— start of RECORDS SHOWN —
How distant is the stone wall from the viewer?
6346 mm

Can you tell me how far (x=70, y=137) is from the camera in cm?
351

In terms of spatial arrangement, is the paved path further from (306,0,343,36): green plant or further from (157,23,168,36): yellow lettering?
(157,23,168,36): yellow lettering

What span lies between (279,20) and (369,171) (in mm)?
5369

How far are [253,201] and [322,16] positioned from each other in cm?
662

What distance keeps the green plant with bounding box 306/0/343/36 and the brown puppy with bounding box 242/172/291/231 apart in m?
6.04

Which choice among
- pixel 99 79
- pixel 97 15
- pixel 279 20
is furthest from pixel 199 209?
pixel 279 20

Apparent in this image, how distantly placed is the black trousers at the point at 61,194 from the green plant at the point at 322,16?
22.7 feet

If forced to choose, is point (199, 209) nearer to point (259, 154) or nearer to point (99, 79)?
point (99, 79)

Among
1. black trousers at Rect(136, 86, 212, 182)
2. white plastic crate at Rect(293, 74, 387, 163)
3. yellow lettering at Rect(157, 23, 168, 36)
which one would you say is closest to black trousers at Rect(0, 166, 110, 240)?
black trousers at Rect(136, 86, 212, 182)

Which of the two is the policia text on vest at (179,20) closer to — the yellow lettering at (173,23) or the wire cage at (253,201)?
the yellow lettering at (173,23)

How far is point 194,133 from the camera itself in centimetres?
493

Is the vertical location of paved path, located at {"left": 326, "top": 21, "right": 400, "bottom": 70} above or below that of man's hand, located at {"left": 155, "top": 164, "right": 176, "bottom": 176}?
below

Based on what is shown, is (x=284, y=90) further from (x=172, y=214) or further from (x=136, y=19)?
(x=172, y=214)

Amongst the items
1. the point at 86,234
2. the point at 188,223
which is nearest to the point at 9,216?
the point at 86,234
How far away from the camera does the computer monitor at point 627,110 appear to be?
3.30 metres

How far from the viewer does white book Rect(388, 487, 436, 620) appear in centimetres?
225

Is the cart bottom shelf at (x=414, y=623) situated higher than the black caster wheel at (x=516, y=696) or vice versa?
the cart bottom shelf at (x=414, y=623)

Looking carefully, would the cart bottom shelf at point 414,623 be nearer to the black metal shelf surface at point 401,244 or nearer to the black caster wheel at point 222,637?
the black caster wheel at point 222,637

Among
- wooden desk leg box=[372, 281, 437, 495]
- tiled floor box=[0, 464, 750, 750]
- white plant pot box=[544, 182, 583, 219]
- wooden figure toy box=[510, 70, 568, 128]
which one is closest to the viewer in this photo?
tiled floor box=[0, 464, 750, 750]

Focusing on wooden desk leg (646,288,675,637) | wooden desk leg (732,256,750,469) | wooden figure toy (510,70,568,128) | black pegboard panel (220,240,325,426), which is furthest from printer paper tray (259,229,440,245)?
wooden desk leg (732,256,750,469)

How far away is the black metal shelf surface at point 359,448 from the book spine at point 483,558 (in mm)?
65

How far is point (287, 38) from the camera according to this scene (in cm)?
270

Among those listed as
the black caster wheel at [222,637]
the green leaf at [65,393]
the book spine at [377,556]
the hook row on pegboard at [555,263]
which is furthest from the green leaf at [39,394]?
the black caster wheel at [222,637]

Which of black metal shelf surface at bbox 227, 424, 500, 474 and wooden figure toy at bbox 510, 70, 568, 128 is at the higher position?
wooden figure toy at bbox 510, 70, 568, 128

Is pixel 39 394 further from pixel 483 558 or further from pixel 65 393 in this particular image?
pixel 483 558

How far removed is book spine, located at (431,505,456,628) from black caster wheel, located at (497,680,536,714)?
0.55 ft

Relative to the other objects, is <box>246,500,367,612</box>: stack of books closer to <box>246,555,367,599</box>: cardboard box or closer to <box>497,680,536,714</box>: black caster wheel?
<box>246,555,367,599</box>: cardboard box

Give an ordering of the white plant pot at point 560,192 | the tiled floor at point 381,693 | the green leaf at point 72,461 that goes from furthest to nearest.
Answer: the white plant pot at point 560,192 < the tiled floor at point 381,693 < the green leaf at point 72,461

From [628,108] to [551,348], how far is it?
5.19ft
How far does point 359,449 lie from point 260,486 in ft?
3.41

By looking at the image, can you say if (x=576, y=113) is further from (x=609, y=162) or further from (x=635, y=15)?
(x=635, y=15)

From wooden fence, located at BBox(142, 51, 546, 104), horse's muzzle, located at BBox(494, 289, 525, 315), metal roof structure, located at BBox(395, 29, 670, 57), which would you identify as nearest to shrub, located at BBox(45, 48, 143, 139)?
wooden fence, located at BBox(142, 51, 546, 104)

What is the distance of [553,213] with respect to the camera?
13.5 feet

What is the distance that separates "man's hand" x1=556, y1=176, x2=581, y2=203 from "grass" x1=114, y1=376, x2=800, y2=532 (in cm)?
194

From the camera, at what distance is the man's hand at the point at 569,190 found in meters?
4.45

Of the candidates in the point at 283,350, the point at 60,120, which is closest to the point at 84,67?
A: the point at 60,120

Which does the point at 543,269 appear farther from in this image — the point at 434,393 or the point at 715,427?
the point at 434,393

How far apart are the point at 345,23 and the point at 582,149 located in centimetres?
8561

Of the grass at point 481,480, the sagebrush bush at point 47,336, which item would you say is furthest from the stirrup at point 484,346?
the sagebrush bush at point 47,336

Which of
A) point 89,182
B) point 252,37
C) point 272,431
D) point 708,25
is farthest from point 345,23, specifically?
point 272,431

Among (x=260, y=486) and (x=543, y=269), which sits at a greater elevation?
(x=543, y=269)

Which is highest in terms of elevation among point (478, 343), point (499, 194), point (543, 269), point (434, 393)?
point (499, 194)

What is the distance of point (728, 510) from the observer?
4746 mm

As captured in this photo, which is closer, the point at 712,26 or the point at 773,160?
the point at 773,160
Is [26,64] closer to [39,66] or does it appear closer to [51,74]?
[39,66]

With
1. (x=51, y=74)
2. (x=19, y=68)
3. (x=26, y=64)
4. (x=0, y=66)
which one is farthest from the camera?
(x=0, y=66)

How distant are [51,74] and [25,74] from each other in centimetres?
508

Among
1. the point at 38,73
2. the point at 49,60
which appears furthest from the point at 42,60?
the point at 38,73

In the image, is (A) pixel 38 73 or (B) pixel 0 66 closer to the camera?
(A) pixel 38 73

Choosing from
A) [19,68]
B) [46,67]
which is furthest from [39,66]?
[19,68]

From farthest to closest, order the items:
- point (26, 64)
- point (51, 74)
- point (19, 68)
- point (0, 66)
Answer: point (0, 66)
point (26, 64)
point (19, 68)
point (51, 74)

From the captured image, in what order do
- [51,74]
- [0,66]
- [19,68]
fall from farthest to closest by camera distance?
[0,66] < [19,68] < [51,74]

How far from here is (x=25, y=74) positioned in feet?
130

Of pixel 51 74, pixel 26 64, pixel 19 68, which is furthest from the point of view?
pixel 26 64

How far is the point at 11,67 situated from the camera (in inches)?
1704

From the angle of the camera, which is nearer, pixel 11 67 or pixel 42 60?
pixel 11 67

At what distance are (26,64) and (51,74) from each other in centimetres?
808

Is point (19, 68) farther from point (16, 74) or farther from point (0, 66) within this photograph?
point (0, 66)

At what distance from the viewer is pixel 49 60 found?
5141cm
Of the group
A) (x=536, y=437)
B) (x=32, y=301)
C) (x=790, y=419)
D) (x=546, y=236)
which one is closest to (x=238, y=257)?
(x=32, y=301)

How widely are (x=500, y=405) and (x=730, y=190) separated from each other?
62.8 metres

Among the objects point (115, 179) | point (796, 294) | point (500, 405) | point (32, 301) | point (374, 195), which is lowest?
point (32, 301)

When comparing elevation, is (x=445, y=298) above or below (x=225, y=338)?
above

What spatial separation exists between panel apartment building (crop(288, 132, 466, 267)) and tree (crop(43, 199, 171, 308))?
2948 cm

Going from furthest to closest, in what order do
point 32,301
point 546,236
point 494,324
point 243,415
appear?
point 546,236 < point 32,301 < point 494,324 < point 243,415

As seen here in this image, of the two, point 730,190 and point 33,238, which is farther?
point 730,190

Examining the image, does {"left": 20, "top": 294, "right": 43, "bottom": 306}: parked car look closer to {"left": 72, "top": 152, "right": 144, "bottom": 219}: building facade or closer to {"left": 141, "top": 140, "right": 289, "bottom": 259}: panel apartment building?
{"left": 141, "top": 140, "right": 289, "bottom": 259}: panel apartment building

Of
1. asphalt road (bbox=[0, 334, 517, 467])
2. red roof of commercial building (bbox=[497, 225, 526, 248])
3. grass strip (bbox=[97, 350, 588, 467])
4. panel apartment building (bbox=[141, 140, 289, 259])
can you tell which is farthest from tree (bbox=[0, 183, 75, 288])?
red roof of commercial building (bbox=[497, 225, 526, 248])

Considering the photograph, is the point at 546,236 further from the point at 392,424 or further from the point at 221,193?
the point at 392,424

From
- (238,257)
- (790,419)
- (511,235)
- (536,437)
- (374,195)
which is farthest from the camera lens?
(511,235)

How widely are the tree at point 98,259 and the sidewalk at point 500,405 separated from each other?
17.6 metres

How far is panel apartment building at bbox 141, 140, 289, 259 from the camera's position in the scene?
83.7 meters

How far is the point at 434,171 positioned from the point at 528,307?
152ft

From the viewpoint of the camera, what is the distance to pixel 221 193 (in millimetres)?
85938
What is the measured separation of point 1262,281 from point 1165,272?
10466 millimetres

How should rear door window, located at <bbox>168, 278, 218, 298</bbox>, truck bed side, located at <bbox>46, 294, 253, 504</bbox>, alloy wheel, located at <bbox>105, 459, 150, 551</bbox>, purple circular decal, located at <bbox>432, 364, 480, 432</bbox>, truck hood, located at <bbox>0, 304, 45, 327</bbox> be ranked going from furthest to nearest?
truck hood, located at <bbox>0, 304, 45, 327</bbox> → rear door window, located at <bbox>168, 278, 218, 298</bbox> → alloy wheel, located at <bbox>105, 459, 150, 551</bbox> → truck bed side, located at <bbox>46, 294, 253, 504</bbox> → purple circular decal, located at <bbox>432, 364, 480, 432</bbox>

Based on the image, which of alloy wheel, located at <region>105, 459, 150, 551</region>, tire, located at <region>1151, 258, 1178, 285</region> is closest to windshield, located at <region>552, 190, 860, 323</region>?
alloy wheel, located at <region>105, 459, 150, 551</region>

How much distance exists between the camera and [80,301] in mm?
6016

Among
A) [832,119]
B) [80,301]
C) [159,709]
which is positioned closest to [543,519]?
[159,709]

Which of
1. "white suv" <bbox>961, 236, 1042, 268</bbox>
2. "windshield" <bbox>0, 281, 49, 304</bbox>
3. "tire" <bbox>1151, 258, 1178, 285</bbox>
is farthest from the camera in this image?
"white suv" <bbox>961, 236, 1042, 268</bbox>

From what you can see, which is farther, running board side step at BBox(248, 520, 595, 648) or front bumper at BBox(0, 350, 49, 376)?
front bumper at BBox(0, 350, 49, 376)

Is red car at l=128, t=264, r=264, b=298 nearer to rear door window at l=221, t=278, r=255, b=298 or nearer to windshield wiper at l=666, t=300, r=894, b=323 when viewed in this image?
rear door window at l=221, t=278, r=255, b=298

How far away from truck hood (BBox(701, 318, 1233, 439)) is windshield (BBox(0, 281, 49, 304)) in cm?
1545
— end of RECORDS SHOWN —
*WHAT YOU NEED TO DO:*
Find the line that contains "From what you" in the listing above. Retype it and every line after it up to the last, exactly, and nothing else.

*REPLY:*
From what you can see, which is farther, running board side step at BBox(248, 520, 595, 648) or front bumper at BBox(0, 350, 49, 376)?
front bumper at BBox(0, 350, 49, 376)

Is red car at l=128, t=264, r=264, b=298 nearer to rear door window at l=221, t=278, r=255, b=298 or nearer to windshield wiper at l=666, t=300, r=894, b=323 when viewed in this image?
rear door window at l=221, t=278, r=255, b=298

How far away from truck hood (BBox(701, 318, 1233, 439)) is windshield (BBox(0, 281, 49, 304)) in cm?
1545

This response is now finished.